Department of Bioengineering, George Mason University, Fairfax, Virginia, USA
Department of Bioengineering, George Mason University, Fairfax, Virginia, USA.
J Neurointerv Surg. 2022 Oct;14(10):1002-1007. doi: 10.1136/neurintsurg-2021-017976. Epub 2021 Oct 22.
Bleb presence in intracranial aneurysms (IAs) is a known indication of instability and vulnerability.
To develop and evaluate predictive models of bleb development in IAs based on hemodynamics, geometry, anatomical location, and patient population.
Cross-sectional data (one time point) of 2395 IAs were used for training bleb formation models using machine learning (random forest, support vector machine, logistic regression, k-nearest neighbor, and bagging). Aneurysm hemodynamics and geometry were characterized using image-based computational fluid dynamics. A separate dataset with 266 aneurysms was used for model evaluation. Model performance was quantified by the area under the receiving operating characteristic curve (AUC), true positive rate (TPR), false positive rate (FPR), precision, and balanced accuracy.
The final model retained 18 variables, including hemodynamic, geometrical, location, multiplicity, and morphology parameters, and patient population. Generally, strong and concentrated inflow jets, high speed, complex and unstable flow patterns, and concentrated, oscillatory, and heterogeneous wall shear stress patterns together with larger, more elongated, and more distorted shapes were associated with bleb formation. The best performance on the validation set was achieved by the random forest model (AUC=0.82, TPR=91%, FPR=36%, misclassification error=27%).

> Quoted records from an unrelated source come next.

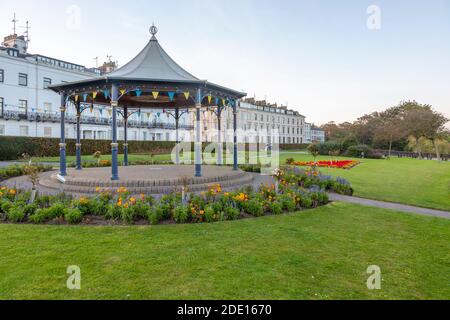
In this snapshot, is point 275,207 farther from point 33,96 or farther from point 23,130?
point 33,96

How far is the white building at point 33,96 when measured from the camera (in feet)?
121

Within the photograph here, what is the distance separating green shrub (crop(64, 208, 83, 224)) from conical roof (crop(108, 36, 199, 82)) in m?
5.96

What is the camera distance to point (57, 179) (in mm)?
12641

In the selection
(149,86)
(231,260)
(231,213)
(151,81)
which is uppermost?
(151,81)

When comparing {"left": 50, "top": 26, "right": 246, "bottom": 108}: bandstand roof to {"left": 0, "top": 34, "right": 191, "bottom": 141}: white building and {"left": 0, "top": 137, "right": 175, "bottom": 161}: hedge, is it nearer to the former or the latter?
{"left": 0, "top": 137, "right": 175, "bottom": 161}: hedge

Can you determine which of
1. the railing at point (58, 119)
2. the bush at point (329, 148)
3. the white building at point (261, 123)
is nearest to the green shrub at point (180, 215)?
the railing at point (58, 119)

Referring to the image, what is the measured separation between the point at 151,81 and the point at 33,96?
119 ft

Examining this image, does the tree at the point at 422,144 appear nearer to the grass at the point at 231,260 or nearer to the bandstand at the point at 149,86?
the bandstand at the point at 149,86

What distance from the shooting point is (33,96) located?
131ft

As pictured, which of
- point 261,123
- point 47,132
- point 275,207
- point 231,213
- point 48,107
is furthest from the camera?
point 261,123

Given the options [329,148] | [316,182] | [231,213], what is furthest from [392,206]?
[329,148]

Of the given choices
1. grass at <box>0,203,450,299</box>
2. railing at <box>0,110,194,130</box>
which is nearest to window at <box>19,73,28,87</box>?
railing at <box>0,110,194,130</box>

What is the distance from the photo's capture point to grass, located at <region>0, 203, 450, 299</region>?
411 cm
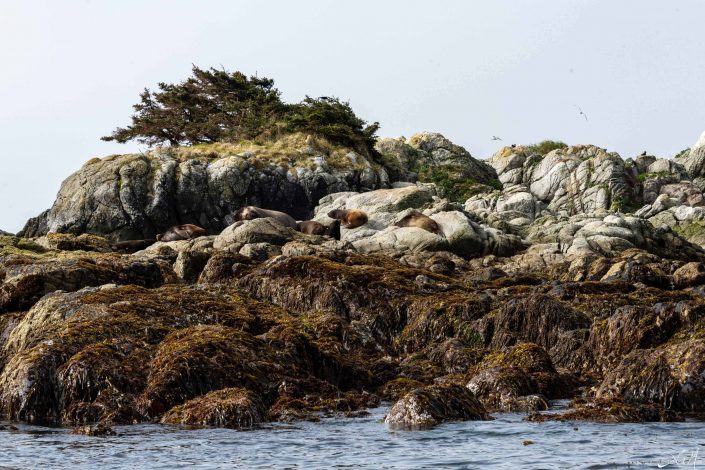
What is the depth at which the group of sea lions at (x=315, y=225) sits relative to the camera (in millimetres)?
43250

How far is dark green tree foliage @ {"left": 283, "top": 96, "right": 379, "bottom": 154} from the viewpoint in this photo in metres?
63.0

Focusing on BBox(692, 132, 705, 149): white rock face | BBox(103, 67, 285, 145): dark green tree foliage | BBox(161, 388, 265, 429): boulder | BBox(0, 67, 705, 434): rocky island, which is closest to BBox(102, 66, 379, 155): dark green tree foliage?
BBox(103, 67, 285, 145): dark green tree foliage

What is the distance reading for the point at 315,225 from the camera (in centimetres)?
4562

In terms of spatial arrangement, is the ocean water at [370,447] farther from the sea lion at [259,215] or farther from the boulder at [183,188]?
the boulder at [183,188]

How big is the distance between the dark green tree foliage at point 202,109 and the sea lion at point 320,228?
23.2 m

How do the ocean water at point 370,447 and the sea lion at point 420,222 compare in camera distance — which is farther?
the sea lion at point 420,222

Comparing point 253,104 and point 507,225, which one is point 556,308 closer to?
point 507,225

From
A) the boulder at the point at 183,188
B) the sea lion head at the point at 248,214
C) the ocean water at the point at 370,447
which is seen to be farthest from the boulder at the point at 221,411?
the boulder at the point at 183,188

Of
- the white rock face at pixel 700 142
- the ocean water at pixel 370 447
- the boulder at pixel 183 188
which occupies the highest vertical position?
the white rock face at pixel 700 142

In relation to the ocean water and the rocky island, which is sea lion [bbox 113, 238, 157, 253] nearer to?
the rocky island

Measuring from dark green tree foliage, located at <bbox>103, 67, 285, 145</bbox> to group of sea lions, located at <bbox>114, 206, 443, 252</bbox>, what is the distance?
20.1 m

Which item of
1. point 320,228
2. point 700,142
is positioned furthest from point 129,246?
point 700,142

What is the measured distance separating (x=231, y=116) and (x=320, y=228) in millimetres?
27964

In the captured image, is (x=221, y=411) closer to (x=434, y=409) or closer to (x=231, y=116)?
(x=434, y=409)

Based on the premise that aneurysm characteristics prior to bleb formation resemble those derived from vascular reconstructions with their blebs virtually removed, machine learning models can identify aneurysms prone to bleb development with good accuracy. Pending further validation with longitudinal data, these models may prove valuable for assessing the propensity of IAs to progress to vulnerable states and potentially rupturing.
颅内动脉瘤(IA)中的瘤颈存在是不稳定和脆弱的已知标志。
基于血流动力学、几何形状、解剖位置和患者人群,开发和评估 IA 中瘤颈形成的预测模型。
使用机器学习(随机森林、支持向量机、逻辑回归、k-最近邻和袋装法)对 2395 个 IA 的横截面数据(一个时间点)进行训练以形成瘤颈形成模型。使用基于图像的计算流体动力学来描述动脉瘤的血流动力学和几何形状。使用包含 266 个动脉瘤的单独数据集进行模型评估。通过接收者操作特征曲线下的面积(AUC)、真阳性率(TPR)、假阳性率(FPR)、精度和平衡准确性来量化模型性能。
最终模型保留了 18 个变量,包括血流动力学、几何形状、位置、多发性和形态参数以及患者人群。通常,强而集中的流入射流、高速、复杂且不稳定的流动模式以及集中、振荡和不均匀的壁切应力模式,再加上更大、更长和更扭曲的形状与瘤颈形成相关。在验证集上表现最好的是随机森林模型(AUC=0.82,TPR=91%,FPR=36%,误分类错误=27%)。
基于在瘤颈形成之前动脉瘤的特征类似于虚拟去除瘤颈后的血管重建的特征的前提,机器学习模型可以准确识别易发生瘤颈形成的动脉瘤。在使用纵向数据进行进一步验证之前,这些模型可能对评估 IA 向易损状态和潜在破裂进展的倾向具有重要价值。